Overall, 791 animals from Ebonyi, Ogun, Ondo, and Oyo States, Nigeria were screened for SARS-CoV-2 using RT-qPCR (n = 364) and IgG ELISA (n = 654). SARS-CoV-2 positivity rates were 45.9% (RT-qPCR) and 1.4% (ELISA). SARS-CoV-2 RNA was detected in almost all animal taxa and sampling locations except Oyo State. SARS-CoV-2 IgGs were detected only in goats from Ebonyi and pigs from Ogun States.Overall, SARS-CoV-2 infectivity rates were higher in 2021 than in 2022. Our study highlights the ability of the virus to infect various animals. It presents the first report of natural SARS-CoV-2 infection in poultry, pigs, domestic ruminants, and lizards. The close human–animal interactions in these settings suggest ongoing reverse zoonosis, highlighting the role of behavioral factors of transmission and the potential for SARS-CoV-2 to spread among animals. These underscore the importance of continuous monitoring to detect and intervene in any eventual upsurge.
Cases of natural SARS-CoV-2 infection have been reported in dogs and cats, but to the best of our knowledge, this is the first report of SARS-CoV-2 natural infection in poultry, pigs, and lizards. The relatively high PCR positivity rate in some animal species in our study may have been driven by horizontal transmission between these animals, especially in those intensively reared. This is not surprising as once a pathogen crosses from an animal to a human, it is likely going to cross from one animal type to another animal taxa. Importantly, different studies have identified direct contact as the most efficient route for animal-animal SARS-CoV-2 transmission [41,50].
We acknowledge that our study has some limitations.
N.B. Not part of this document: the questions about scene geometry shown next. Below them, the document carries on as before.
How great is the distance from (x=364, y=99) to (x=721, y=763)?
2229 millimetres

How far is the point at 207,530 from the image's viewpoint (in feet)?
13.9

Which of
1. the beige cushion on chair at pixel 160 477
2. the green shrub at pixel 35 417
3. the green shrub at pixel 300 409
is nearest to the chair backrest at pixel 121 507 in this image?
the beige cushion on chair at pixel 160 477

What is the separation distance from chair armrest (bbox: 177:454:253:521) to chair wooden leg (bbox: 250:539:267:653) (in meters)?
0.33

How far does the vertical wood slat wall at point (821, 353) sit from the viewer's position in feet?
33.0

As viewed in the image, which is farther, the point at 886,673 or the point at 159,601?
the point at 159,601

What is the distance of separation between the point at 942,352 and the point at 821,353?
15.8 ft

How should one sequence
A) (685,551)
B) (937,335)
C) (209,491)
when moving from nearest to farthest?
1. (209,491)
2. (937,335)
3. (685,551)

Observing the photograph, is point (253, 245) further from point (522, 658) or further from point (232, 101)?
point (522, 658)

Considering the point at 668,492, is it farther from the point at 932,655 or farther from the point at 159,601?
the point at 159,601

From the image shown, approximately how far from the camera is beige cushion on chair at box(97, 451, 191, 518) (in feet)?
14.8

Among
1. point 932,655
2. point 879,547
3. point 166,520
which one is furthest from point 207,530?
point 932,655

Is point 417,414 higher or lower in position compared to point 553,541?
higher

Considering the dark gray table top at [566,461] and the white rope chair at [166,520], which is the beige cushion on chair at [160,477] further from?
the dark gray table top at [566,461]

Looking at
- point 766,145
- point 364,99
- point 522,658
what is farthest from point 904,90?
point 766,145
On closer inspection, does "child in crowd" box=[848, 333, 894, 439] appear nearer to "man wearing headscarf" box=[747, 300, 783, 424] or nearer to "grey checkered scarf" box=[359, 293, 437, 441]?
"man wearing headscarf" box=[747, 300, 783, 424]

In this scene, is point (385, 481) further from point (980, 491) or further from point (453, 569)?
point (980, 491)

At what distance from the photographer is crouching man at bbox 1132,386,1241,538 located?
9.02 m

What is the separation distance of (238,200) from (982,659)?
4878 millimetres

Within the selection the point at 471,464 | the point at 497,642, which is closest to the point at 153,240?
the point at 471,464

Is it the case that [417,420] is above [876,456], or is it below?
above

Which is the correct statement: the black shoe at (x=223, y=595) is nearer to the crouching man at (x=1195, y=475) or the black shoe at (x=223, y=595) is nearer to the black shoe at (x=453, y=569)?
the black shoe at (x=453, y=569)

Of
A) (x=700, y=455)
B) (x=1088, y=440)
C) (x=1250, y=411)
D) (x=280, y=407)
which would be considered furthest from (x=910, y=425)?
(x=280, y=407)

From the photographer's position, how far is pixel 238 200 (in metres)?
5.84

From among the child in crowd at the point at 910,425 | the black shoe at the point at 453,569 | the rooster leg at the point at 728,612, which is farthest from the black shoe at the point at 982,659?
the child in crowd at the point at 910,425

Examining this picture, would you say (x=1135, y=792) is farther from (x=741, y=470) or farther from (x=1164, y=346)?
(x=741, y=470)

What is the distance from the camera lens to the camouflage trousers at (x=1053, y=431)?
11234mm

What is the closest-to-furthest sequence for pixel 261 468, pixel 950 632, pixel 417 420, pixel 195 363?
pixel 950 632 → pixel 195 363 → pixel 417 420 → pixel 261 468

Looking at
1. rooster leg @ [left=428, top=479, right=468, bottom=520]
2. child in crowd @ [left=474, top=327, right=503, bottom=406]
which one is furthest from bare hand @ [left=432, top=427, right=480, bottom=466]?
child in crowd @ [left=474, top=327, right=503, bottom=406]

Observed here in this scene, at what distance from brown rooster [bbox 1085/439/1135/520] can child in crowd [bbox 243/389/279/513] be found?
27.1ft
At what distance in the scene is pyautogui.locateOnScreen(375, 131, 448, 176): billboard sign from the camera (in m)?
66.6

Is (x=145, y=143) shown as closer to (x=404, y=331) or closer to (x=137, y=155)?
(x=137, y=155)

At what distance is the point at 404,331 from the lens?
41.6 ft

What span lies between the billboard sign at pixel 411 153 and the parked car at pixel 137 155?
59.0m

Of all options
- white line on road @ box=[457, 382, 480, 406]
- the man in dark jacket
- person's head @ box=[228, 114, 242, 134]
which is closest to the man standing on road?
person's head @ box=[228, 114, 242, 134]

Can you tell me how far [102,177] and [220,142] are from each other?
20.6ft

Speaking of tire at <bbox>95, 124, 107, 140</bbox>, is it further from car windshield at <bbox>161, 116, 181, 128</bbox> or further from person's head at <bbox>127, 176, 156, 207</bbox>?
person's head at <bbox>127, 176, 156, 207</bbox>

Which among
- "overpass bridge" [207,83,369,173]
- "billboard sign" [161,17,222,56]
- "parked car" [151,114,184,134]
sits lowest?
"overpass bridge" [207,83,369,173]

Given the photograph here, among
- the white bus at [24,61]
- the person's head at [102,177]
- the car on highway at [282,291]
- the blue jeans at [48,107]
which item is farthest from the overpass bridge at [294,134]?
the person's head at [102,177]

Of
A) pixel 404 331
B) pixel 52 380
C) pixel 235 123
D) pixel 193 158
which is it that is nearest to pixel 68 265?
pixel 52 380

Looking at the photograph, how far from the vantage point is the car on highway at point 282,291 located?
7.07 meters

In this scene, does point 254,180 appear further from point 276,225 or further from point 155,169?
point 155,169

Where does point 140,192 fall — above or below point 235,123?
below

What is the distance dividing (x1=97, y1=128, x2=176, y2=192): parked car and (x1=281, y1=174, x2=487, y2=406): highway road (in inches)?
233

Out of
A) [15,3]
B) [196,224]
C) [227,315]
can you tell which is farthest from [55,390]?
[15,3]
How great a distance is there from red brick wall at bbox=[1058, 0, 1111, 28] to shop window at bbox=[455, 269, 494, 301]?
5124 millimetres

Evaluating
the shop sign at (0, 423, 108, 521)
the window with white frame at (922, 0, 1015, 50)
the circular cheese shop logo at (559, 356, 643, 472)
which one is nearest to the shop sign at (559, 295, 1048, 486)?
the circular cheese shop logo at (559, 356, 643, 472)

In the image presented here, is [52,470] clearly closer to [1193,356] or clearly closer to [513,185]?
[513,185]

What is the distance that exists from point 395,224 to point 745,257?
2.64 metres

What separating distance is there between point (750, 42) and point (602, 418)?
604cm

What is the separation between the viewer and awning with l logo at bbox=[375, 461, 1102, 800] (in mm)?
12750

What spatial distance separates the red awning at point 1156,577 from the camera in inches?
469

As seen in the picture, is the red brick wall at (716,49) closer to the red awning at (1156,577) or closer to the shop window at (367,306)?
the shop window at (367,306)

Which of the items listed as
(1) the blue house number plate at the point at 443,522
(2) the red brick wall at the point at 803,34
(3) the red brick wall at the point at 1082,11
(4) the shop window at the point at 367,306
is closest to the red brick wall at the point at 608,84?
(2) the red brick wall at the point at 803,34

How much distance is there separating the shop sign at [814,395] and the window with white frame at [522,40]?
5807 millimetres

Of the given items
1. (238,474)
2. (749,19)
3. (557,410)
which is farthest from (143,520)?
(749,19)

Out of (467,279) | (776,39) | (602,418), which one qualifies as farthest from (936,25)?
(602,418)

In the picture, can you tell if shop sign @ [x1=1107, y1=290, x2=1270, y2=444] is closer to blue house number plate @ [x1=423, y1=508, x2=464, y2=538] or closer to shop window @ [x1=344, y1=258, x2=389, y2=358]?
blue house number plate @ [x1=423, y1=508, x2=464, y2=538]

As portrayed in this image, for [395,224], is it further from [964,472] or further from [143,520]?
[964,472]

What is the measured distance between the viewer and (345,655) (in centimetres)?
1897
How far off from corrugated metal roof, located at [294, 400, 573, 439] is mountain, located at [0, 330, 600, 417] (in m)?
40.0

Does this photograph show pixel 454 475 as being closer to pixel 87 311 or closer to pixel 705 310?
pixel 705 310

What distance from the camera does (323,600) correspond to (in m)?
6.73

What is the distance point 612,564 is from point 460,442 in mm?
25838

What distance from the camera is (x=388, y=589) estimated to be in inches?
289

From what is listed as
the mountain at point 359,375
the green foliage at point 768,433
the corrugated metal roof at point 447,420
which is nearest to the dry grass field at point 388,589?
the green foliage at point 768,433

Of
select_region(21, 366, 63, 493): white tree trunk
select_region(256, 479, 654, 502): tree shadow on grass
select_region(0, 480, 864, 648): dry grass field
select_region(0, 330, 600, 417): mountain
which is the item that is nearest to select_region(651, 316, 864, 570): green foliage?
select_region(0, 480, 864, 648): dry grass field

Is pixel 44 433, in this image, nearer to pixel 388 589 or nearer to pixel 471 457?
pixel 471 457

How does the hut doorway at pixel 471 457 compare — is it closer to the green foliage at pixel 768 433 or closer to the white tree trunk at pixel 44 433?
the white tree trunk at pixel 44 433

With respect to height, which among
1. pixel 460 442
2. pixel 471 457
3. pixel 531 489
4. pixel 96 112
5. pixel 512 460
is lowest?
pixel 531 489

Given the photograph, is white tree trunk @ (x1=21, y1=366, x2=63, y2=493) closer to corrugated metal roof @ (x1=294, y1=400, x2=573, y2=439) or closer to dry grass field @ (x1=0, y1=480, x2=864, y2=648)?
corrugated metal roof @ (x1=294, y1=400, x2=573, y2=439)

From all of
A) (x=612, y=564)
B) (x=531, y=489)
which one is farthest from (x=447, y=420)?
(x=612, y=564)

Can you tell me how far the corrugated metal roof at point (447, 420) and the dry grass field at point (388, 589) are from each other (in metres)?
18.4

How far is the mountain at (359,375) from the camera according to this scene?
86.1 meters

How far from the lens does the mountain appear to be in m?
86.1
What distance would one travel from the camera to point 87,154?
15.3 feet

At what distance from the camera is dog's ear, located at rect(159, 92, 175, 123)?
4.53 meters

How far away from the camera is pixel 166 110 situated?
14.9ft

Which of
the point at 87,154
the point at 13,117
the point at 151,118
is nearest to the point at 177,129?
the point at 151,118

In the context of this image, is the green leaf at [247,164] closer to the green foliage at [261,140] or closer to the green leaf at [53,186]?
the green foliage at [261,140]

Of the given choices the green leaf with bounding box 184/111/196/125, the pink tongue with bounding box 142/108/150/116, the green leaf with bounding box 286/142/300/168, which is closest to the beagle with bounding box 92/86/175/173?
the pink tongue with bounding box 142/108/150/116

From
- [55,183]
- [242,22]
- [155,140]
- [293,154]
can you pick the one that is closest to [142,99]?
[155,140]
The protocol and kits used to carry out RT-qPCR were designed for human subjects. However, the results were interpreted using the Ct values which correspond to the N-gene which are specific for SARS-CoV-2. Additionally, the cross-sectional design of our study limits our investigation of the cause–effect relationships between the animal cases and human cases. However, all animals sampled were found living close to humans. Finally, at the time this study was carried out, we had access to secondary antibodies (IgG) for only five animal species. This hindered our ability to screen for antibodies to SARS-CoV-2 in other species.
This study demonstrated evidence of natural infection with SARS-CoV-2 in a wide range of animal species existing in close contact with humans with the use of molecular and serological analyses. The degree of SARS-CoV-2 detection in animals was greater in 2021 than in 2022, correlating with a decrease in human infection rates over the same period. The proximity between humans and animals in this setting as well as the temporal correlation of positivity rates strongly suggest a human–animal transmission. However, there is a need for further research into the role of SARS-CoV-2-positive animals in the maintenance of the virus and transmission to humans and among animals. Continuous monitoring of the virus in animals and humans is recommended for preparedness in case of mutations that may increase the virulence and transmissibility of the virus as its moves from species to species.
While governments and health agencies have declared the COVID emergency to be over, SARS-CoV-2 will continue to do what viruses have done successfully for millions of years; evolve, adapt, and expand their host range.
Which means the possibility exists that a radically different variant could emerge from a non-human host for which we have little or no immunity.
All of which makes the continued surveillance of companion animals, farmed animals, and wildlife for new COVID variants a wise investment.